And now some jazz… up next on my ongoing quest to lose half my audience: Yoshio Ohtomo Quartet’s As A Child. I kid, of course. Classifying this under jazz is like classifying Dylan’s latest masterpiece “Murder Most Foul” as rock ‘n’ roll or the multi-layered yeoman tomes of the late John Prine as folk. It’s all jazz. And like all good things, As A Child is this sublime piece of immediate music like Coltrane’s A Love Supreme and Stevie Wonder’s Songs In The Key Of Life, joyful incantations to the beauty that is living through yet another day in touch with that precious commodity in this world: love.
Released in 1978, under Japan’s Seven Seas label, few would know then that As A Child would in fact be Yoshio Otomo’s (original spelling preserved) final recorded testament before he’d moved on elsewhere, joining the ranks of session and live performance musicians doing the great unheralded work of adding the cherry on top of others music. Here, though, we find this genius saxophonist from Tokyo in full flight, taking inspiration from spiritual jazz and running it through the prism of that reflective state of his life.
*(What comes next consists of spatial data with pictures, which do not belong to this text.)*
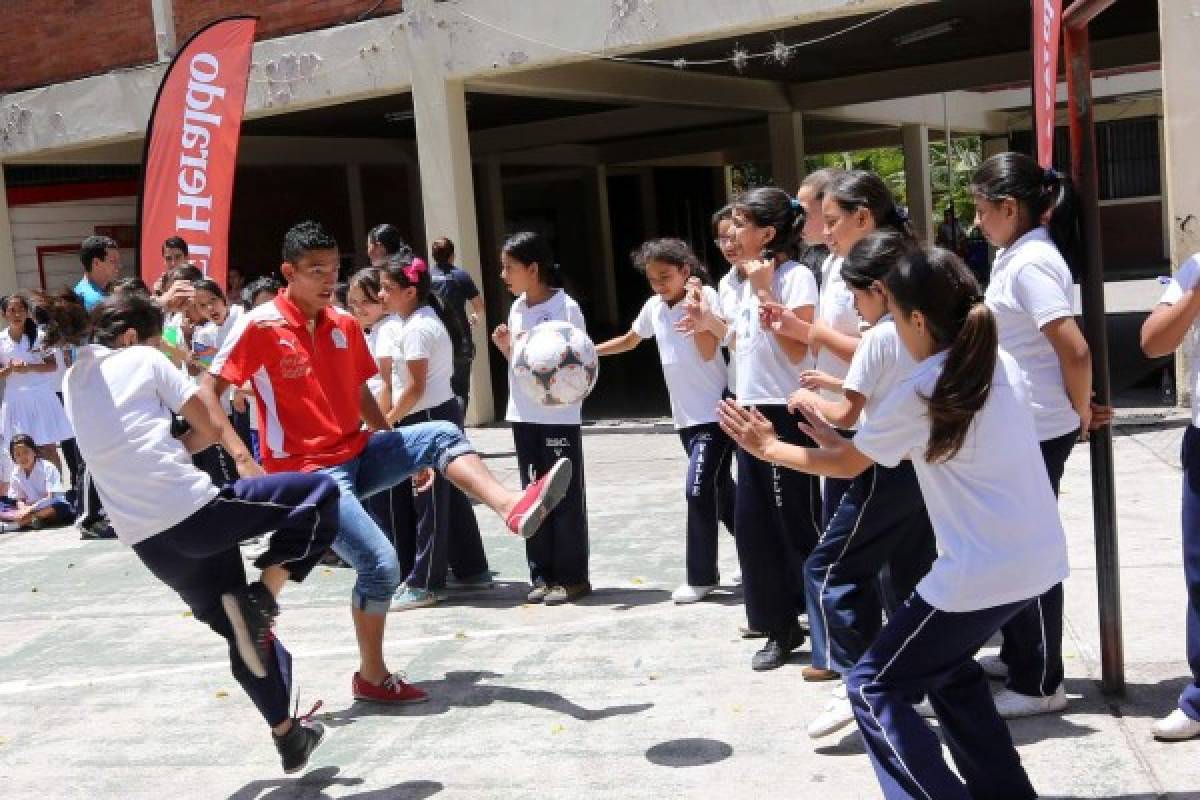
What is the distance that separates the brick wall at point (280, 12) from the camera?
47.6ft

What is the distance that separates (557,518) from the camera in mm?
6883

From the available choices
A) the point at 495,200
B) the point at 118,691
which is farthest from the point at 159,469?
the point at 495,200

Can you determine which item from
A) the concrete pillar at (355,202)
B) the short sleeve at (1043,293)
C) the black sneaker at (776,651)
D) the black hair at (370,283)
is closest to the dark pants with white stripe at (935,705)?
the short sleeve at (1043,293)

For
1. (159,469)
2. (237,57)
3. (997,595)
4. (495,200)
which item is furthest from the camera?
(495,200)

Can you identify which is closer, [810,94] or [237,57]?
[237,57]

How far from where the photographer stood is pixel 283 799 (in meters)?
4.58

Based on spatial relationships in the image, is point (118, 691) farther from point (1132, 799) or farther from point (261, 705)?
point (1132, 799)

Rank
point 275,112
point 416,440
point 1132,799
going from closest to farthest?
point 1132,799, point 416,440, point 275,112

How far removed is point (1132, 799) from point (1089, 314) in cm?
167

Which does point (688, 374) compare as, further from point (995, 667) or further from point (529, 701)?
point (995, 667)

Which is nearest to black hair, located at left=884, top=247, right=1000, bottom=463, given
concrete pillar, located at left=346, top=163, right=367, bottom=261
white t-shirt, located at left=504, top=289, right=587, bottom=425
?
white t-shirt, located at left=504, top=289, right=587, bottom=425

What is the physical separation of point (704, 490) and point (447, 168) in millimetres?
8491

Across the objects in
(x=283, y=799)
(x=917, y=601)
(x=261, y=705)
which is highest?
(x=917, y=601)

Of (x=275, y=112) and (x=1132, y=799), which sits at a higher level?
(x=275, y=112)
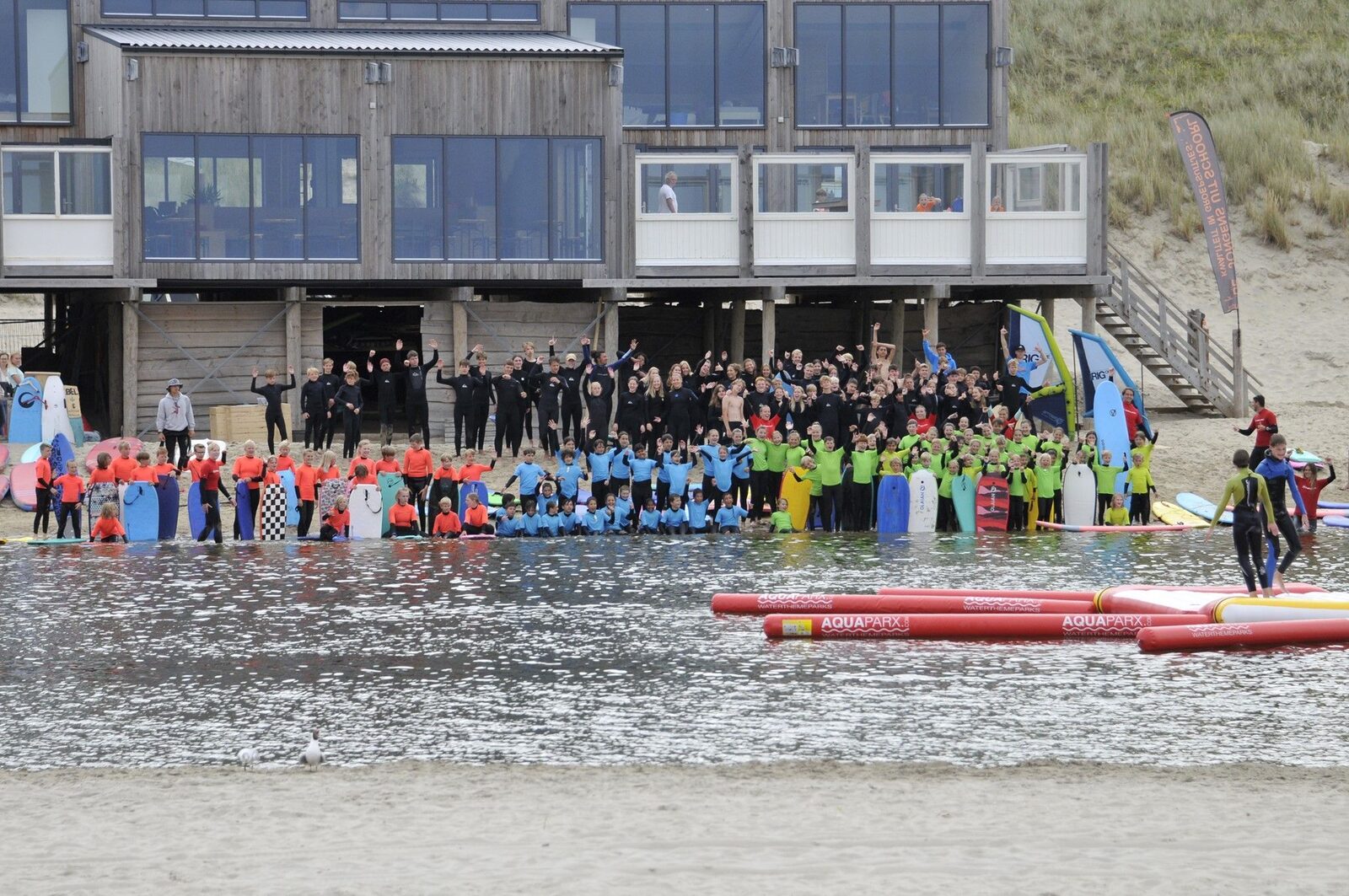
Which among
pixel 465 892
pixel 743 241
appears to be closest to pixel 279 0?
pixel 743 241

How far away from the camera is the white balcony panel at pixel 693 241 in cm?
3384

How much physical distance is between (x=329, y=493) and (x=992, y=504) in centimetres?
871

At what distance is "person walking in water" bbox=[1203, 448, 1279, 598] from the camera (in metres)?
18.2

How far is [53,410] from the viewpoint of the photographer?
29828 mm

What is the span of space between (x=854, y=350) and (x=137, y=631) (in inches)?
854

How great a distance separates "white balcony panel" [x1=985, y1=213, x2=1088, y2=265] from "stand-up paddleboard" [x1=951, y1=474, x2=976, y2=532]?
9.42m

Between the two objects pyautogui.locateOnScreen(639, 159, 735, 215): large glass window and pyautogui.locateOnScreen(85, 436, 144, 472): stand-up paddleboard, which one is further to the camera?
pyautogui.locateOnScreen(639, 159, 735, 215): large glass window

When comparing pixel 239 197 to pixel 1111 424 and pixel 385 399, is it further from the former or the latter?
pixel 1111 424

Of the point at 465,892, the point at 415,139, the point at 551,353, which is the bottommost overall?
the point at 465,892

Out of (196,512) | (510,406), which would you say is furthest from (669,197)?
(196,512)

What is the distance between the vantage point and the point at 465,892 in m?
9.90

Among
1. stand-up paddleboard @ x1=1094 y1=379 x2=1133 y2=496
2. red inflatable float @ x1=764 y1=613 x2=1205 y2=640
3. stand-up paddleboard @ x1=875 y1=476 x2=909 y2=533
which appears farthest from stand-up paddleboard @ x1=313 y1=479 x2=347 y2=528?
stand-up paddleboard @ x1=1094 y1=379 x2=1133 y2=496

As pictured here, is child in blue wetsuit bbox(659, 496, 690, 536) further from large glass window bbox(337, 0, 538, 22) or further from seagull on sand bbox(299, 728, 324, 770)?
large glass window bbox(337, 0, 538, 22)

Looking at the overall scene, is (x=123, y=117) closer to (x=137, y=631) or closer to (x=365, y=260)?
(x=365, y=260)
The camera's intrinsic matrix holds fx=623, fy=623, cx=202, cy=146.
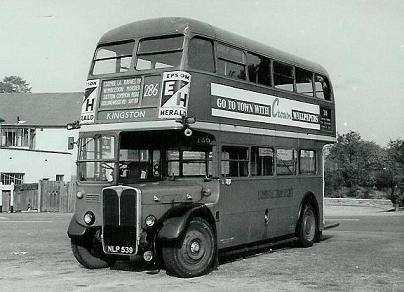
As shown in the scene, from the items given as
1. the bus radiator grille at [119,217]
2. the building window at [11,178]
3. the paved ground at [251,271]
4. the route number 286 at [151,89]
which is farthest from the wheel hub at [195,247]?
the building window at [11,178]

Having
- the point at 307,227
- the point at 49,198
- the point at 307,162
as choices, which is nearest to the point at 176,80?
the point at 307,162

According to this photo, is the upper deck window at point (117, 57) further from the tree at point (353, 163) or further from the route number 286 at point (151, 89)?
the tree at point (353, 163)

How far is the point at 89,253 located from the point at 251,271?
9.13 feet

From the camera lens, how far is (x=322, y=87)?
49.8 feet

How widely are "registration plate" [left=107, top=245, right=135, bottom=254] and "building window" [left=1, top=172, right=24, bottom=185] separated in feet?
108

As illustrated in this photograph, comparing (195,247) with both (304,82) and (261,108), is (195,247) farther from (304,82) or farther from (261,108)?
(304,82)

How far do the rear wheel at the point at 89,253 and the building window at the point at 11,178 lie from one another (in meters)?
31.9

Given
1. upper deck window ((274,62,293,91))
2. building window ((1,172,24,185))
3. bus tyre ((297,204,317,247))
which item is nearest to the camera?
upper deck window ((274,62,293,91))

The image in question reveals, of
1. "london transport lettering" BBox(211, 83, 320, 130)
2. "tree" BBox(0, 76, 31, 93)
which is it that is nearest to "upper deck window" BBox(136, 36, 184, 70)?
"london transport lettering" BBox(211, 83, 320, 130)

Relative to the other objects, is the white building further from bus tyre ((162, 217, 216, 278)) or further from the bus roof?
bus tyre ((162, 217, 216, 278))

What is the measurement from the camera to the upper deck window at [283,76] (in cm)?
1302

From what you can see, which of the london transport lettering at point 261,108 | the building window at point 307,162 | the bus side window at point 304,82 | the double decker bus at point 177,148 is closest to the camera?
the double decker bus at point 177,148

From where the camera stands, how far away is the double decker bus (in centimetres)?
980

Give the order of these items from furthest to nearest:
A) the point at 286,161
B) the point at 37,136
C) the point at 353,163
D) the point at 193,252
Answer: the point at 353,163 < the point at 37,136 < the point at 286,161 < the point at 193,252
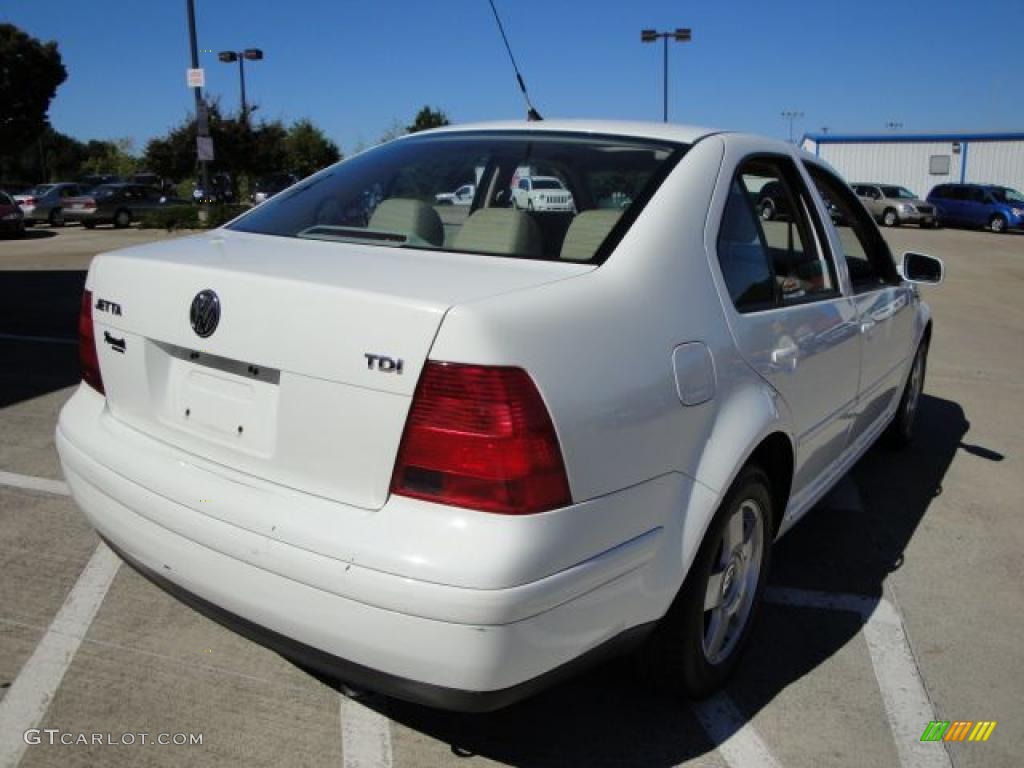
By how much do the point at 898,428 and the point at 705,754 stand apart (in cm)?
333

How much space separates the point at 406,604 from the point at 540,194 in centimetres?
173

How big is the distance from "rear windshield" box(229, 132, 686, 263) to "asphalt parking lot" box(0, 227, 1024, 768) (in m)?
1.34

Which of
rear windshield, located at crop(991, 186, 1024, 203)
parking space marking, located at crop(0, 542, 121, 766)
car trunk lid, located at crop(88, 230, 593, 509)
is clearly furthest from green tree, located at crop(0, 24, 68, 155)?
car trunk lid, located at crop(88, 230, 593, 509)

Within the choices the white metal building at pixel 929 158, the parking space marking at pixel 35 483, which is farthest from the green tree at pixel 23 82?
the parking space marking at pixel 35 483

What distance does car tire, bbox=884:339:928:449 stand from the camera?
16.7 feet

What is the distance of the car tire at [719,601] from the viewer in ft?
8.02

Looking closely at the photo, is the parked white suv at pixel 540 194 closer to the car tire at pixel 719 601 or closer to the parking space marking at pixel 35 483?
the car tire at pixel 719 601

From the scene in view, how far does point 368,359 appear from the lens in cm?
194

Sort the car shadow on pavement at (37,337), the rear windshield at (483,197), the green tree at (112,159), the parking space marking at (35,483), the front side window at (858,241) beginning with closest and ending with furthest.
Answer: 1. the rear windshield at (483,197)
2. the front side window at (858,241)
3. the parking space marking at (35,483)
4. the car shadow on pavement at (37,337)
5. the green tree at (112,159)

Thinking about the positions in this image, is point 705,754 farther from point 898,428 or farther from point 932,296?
point 932,296

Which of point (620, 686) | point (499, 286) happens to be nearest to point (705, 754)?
point (620, 686)

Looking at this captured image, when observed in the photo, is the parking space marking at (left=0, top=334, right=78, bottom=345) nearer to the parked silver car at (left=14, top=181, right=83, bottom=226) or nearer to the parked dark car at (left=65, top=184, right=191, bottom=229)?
the parked dark car at (left=65, top=184, right=191, bottom=229)

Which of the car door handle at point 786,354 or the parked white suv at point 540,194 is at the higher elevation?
the parked white suv at point 540,194

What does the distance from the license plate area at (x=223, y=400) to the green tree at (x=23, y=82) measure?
175ft
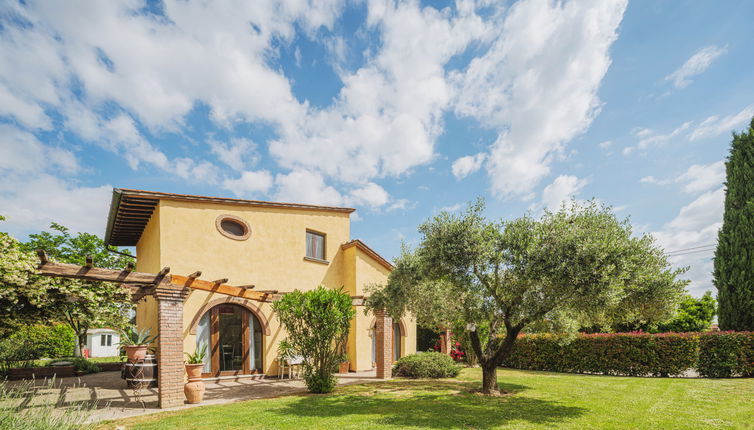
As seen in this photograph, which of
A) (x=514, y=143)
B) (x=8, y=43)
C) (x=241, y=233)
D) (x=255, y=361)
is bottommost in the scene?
(x=255, y=361)

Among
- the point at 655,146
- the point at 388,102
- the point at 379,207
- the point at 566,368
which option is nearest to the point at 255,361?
the point at 379,207

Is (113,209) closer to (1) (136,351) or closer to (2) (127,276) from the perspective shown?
(1) (136,351)

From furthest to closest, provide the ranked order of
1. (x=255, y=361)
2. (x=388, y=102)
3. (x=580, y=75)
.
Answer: (x=255, y=361), (x=388, y=102), (x=580, y=75)

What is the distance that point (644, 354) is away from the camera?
15.1 metres

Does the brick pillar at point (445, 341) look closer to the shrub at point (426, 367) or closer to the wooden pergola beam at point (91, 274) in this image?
the shrub at point (426, 367)

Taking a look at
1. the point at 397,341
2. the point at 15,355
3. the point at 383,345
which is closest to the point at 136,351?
the point at 383,345

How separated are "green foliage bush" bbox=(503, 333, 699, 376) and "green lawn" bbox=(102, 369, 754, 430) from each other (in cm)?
175

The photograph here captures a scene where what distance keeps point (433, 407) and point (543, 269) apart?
166 inches

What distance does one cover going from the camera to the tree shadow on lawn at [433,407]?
8117mm

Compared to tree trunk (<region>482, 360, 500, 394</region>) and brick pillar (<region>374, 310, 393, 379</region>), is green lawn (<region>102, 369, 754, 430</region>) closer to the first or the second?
tree trunk (<region>482, 360, 500, 394</region>)

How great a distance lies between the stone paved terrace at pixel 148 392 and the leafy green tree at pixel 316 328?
2.92 ft

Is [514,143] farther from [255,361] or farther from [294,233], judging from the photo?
[255,361]

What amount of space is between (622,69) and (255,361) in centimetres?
1525

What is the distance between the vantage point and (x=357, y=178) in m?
15.7
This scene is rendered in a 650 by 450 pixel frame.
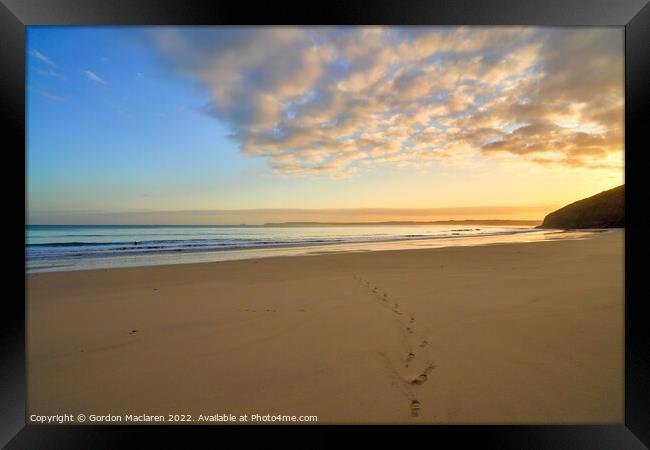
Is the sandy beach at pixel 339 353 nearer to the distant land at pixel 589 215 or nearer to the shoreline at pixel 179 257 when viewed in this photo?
the shoreline at pixel 179 257

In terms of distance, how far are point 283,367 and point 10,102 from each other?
299 cm

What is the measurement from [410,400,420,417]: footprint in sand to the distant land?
105ft

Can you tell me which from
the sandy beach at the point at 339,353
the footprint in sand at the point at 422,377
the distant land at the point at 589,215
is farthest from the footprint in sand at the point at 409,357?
the distant land at the point at 589,215

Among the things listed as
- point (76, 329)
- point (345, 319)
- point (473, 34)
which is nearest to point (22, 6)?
point (76, 329)

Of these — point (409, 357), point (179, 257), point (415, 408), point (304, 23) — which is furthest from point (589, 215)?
point (304, 23)

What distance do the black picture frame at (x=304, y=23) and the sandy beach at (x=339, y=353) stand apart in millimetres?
139

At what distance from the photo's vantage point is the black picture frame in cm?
206

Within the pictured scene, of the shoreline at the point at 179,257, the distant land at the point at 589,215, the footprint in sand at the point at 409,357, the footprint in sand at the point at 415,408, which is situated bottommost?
the footprint in sand at the point at 415,408

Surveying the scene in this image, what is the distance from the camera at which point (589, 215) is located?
95.0 feet

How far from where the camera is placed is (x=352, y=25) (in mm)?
2166

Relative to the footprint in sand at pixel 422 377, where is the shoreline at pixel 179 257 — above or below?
above

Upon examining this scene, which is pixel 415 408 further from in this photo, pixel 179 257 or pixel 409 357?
pixel 179 257

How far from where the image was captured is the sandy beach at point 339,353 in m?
2.06

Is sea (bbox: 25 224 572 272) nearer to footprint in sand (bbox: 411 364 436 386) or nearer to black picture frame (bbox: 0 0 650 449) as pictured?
black picture frame (bbox: 0 0 650 449)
Yoshio began his career in the early ‘60s after transitioning from an early study in clarinet and piano to learning/mastering the alto saxophone at Tokyo’s Nihon University College of Arts. Fumio Itabashi, of Nature fame, would give him his first pro gig as a member of Itabashi’s short-lived jazz quintet. A not-so-brief stint in America studying at Berklee’s College of Music would find him catch the eye of renowned J-Jazz giant Sadao Watanabe who would spur him to come soon enough to Japan and create his own band, signing with Japan’s now iconic Three Blind Mice jazz label (early home of Isao Suzuki, Kimiko Kasai, and many others).
Known for his emotional “crying sax” sound, it was Yoshio who’s roots in bop jazz fused with the new school/soul influenced music other label mates were creating. Otomo contributed to his first Three Blind Mice masterpiece, the Takashi Mizuhashi Quartet’s quite meaningful reimaginings of soul standards on Live In “5 Days In Jazz 1974” – When A Man Loves A Woman, while joining up with fellow sax-brother-in-arms Hidefumi Toki a year later to create the hard-as-nails bop jazz of Lover Man. Just a year later Yoshio would go on that path leading him to As A Child.
Working under the quartet format with an additional drummer, keyboardist, and bassist, Yoshio would create a recording and performing band to explore a more spiritual sound. Oh! Friends kicked it off with Fumio Watanabe on drums, Satoshi Kosugi on bass, and Junichiro Ohguchi manning the keys. This debut as leader showed he had something new to add to the scene. By the time of As A Child Yoshio Otomo’s quartet had morphed into this final lineup that would include two relative unknowns — Yoshino Akiyoshi on drums and Toshiyuki Sekine on electric piano — to forge that path towards the brighter, warmer, more meditative sound Yoshio was after.
As pictured on the album cover taken of him with his daughter by his wife, Yoshio had found a meaningful amount of creativity and happiness being able to step back from the rigorous career of being a musician and to simply focus on recording when the mood struck. For three years, Yoshio had purposefully taken a step back from various gigs and became more choosy with his life choices. Out of five songs captured, four would be originals. Songs like the titular track, “As A Child”, speak of mellow moods shifting from contemplative bass and piano ruminations that get broken open, like cracking open a window on a fresh spring day, letting Yoshio and Yoshino bring glorious sonic light into the mix. “Happy Talk” closes the A-side with a wonderful sax workout calling back to Yoshio’s roots in post bop, in a way that shows absolute joy in the music.
The B-side would send us back to this gorgeous nostalgia-inducing jazz that’s wonderfully soft and delicate, in a way that doesn’t exactly scream as being entirely possible to do on an alto…without falling into the schmaltz trap. “In A Spring Little Waltz” kicks it off with a latin/bossa nova-indebted meandering that transforms into another open-hearted spirit of a certain lightness that only the introduction of Yoshio’s sax can bring. Quite lyrical, Yoshio Otomo’s work on As A Child reminds me of Donald Byrd’s in between light descending upon his own work. It just feels as good as it sounds. I mean who can refuse that wonderfully cozy vibe laid down by Toshiyuki and Satoshi, the others are hard pressed to remove those sheets.
The album would end on two tracks: “Sentimental Steps” and a wistful cover of Stevie Wonder’s “All In Love Is Fair”, however, by then, in its “not-so-short-by-’70s-standards” 40 minute run time, As A Child has a way to draw you into its loving world. It’s all layered, yearning, inviting, and just enough to never wear out its welcome. Perfect music to share with others you love the most. You might not love jazz but you’ll all love jazz just like this.